I love pumpkin and don’t regret it. I love chilli in all its forms. (See my Homemade Chili recipe and the long list you have to choose from). It’s fitting that I combined these two fall passions. It’s easy to add pumpkin to chilli. It blends seamlessly with classic chilli, and it even feels lighter.


I’m sorry if you are looking at me sideways over the idea that pumpkin could be added to your chilli. The flavour difference between the two is subtle. The pumpkin makes chilli richer and more flavorful without making it too heavy. The pumpkin gives the chilli a subtle sweetness and an earthiness. I normally add brown sugar to my chilis, but I was able to skip it with the pumpkin. The pumpkin’s flavour isn’t too noticeable since I love to add lots of spices to my chilli.

This is the time to remind everyone that chilli should not be steamed until it has cooled on the stove. It is tempting to taste it right after adding everything to the pot. But that will not make it taste great. It takes time for the chilli to get its job done. The flavours and spices must be enlivened, and the spices must be able to bloom. Give it some time, and then you can taste it. Be patient!


You can make pumpkin chilli vegan or vegetarian in a matter of minutes. You can easily substitute the ground beef with beans, lentils, crumbled tempeh or another favourite ground beef substitute. The chilli seasoning, tomatoes, and other vegetables make this chilli taste great. You can easily substitute beef for it without sacrificing flavour.


You can substitute ground beef for another type of ground meat. Ground turkey is a popular choice for pumpkin chilli due to its lighter flavour. However, I think some Mexican chorizo would make a great. These smoky spices will go well with the pumpkin’s flavour.


As you can see, the recipe is only as spicy or mild as the chilli powder. While most chilli powders found in grocery stores are mild, some brands can be very spicy. If you are sensitive to heat, ensure you choose a mild chilli powder. 

You can add more heat by dicing a jalapeno to your pumpkin chilli and sauteing it with onions and garlic. Also, you can add chipotle powder or chipotle pepper to the chilli seasoning. You can also stir in some adobo sauce and dice it up. There are many options.

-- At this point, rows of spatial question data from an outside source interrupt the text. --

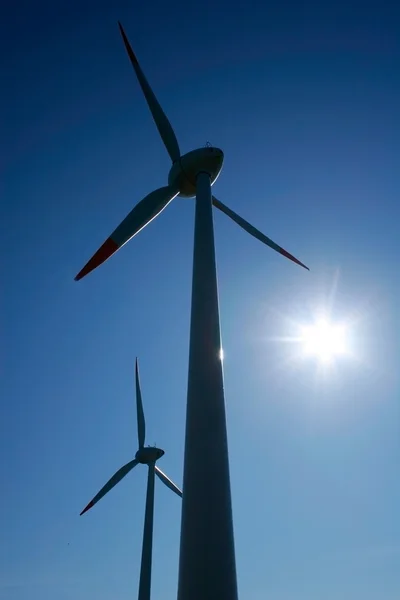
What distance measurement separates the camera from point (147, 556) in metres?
38.7

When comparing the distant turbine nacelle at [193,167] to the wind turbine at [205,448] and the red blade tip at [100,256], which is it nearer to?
the wind turbine at [205,448]

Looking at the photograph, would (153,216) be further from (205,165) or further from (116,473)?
(116,473)

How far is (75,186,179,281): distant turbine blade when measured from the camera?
18.4 meters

Pumpkin chilli is hearty but light and loaded with fibre and other nutrients. This is the perfect bowl of fall flavours, warm and cozy.

Prep time: 10 minutes

Cooking Time: 40 minutes

Total Time: 50 minutes

Servings: Each 1.25 cup



  • 2 cloves of garlic ($0.16)
  • 1 yellow onion ($0.28)
  • 2 Tbsp olive oil ($0.32)
  • 1 lb. Ground beef ($5.35)
  • 1 15oz. 1 15oz.
  • 1 15oz. 1 15oz.
  • 1 15oz. 1 15oz.
  • 1 15oz. 1 15oz.
  • 1/2 6oz. can tomato paste (5 Tbsp) ($0.25)
  • 2 cups of water ($0.00


  • 1 Tbsp chili powder ($0.30)
  • 1/2 tsp smoked paprika ($0.05)
  • 1 tsp ground cumin ($0.05
  • 1/4 teaspoon garlic powder ($0.02)
  • 1/2 teaspoon onion powder ($0.03)
  • 1/4 teaspoon freshly cracked black pepper ($0.02)
  • 1 teaspoon salt ($0.02)


  • Chop the garlic and dice up the onion. Combine the onion, garlic, and olive oil in a large saucepan. Sauté the garlic and onion over medium heat for about 5 minutes.
  • Continue to cook the ground beef until it is browned.
  • Add the black beans (drained), kidney beans (drained), diced tomatoes with juices, pureed pumpkin, and water. Mix well.
  • Cover the pot with a lid and let the chilli come to a boil. Stir occasionally. Let the chilli simmer for 30 minutes.
  • After 30 minutes of simmering, taste the chilli and adjust the salt. Serve the chilli hot with your favourite toppings, such as cheese, green onions, corn chips, and sour cream.


*You can either use a store-bought seasoning or your favourite mix of chilli herbs, spices and spices.